## WORK ORDER
Every entry must be transcribed exactly. Pictures are not part of the copy.

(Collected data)
▼▼▼
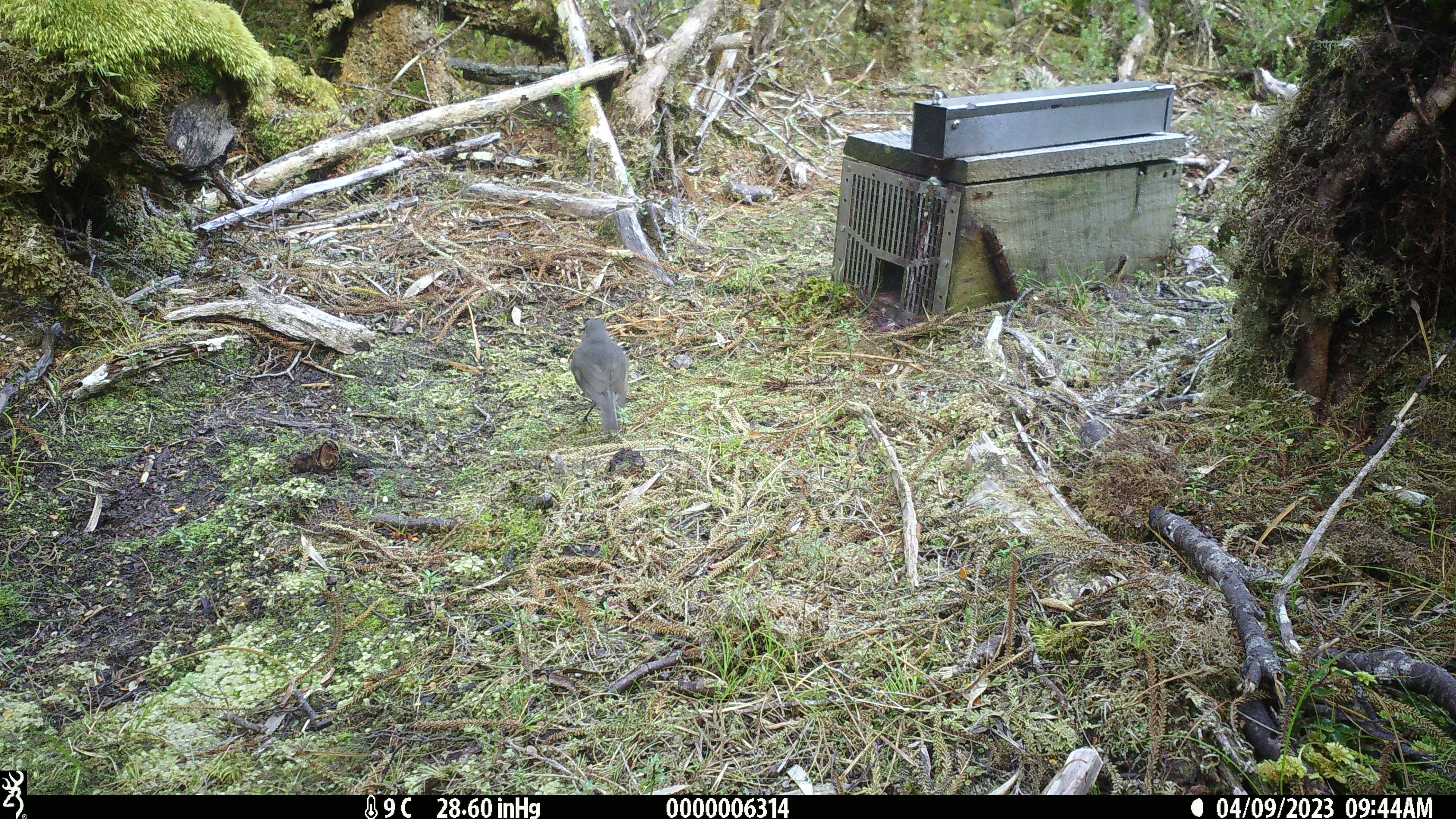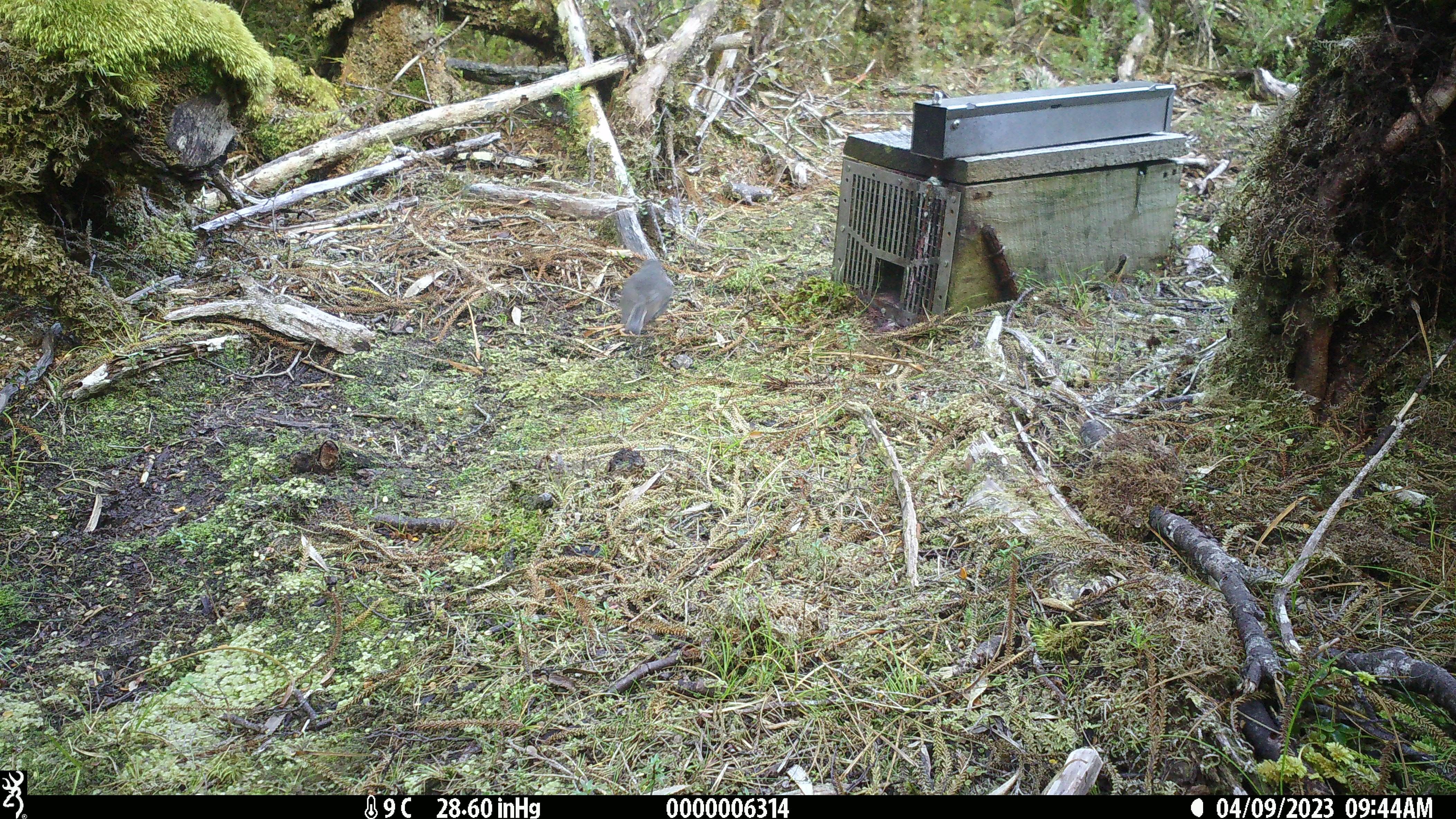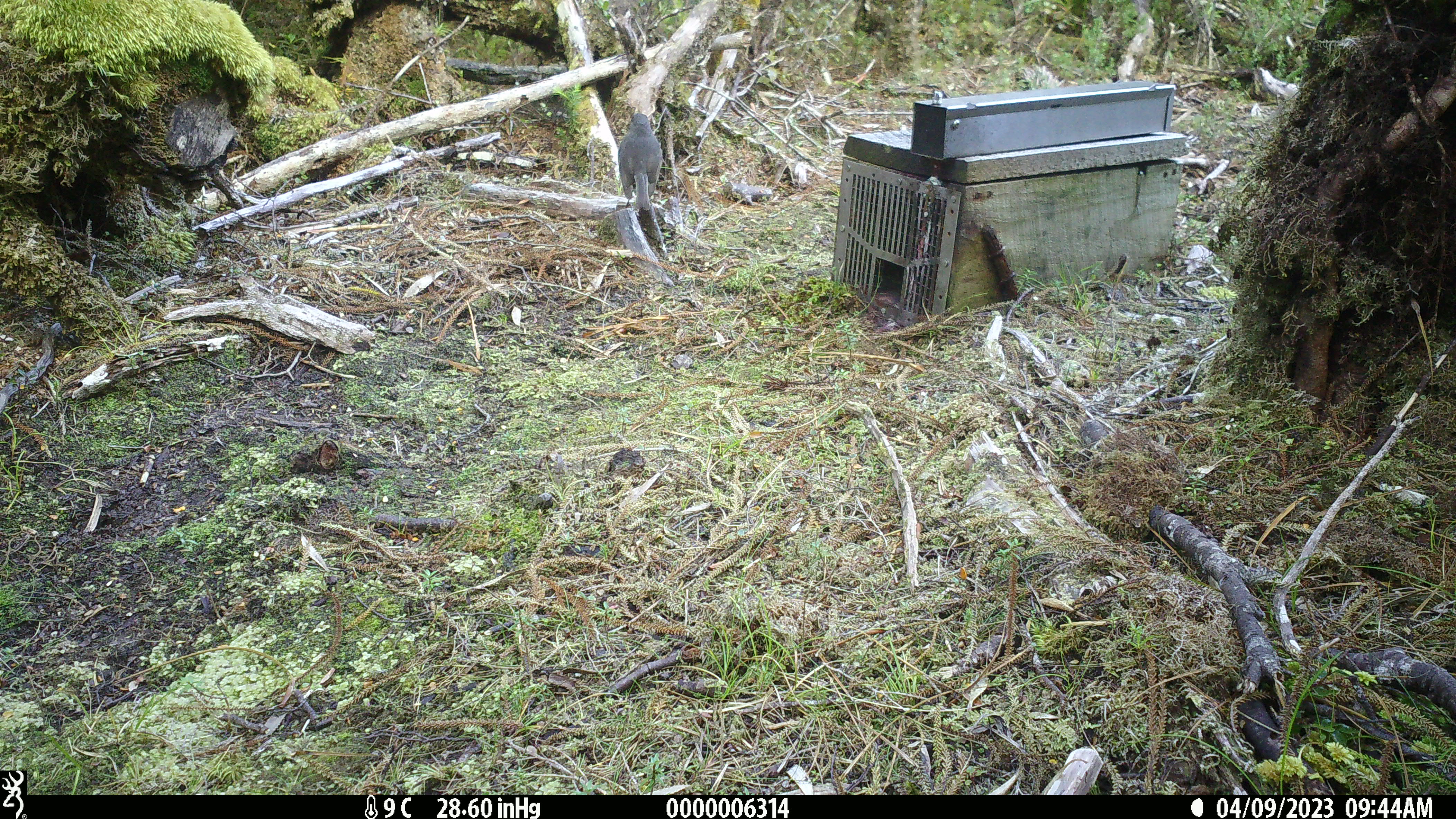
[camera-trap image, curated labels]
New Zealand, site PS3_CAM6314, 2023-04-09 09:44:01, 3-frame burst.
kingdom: Animalia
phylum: Chordata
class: Aves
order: Passeriformes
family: Petroicidae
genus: Petroica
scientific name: Petroica australis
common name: new zealand robin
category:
▲▲▲
## EXERCISE SOLUTION
[camera-trap image, curated labels]
New Zealand, site PS3_CAM6314, 2023-04-09 09:44:01, 3-frame burst.
kingdom: Animalia
phylum: Chordata
class: Aves
order: Passeriformes
family: Petroicidae
genus: Petroica
scientific name: Petroica australis
common name: new zealand robin
category:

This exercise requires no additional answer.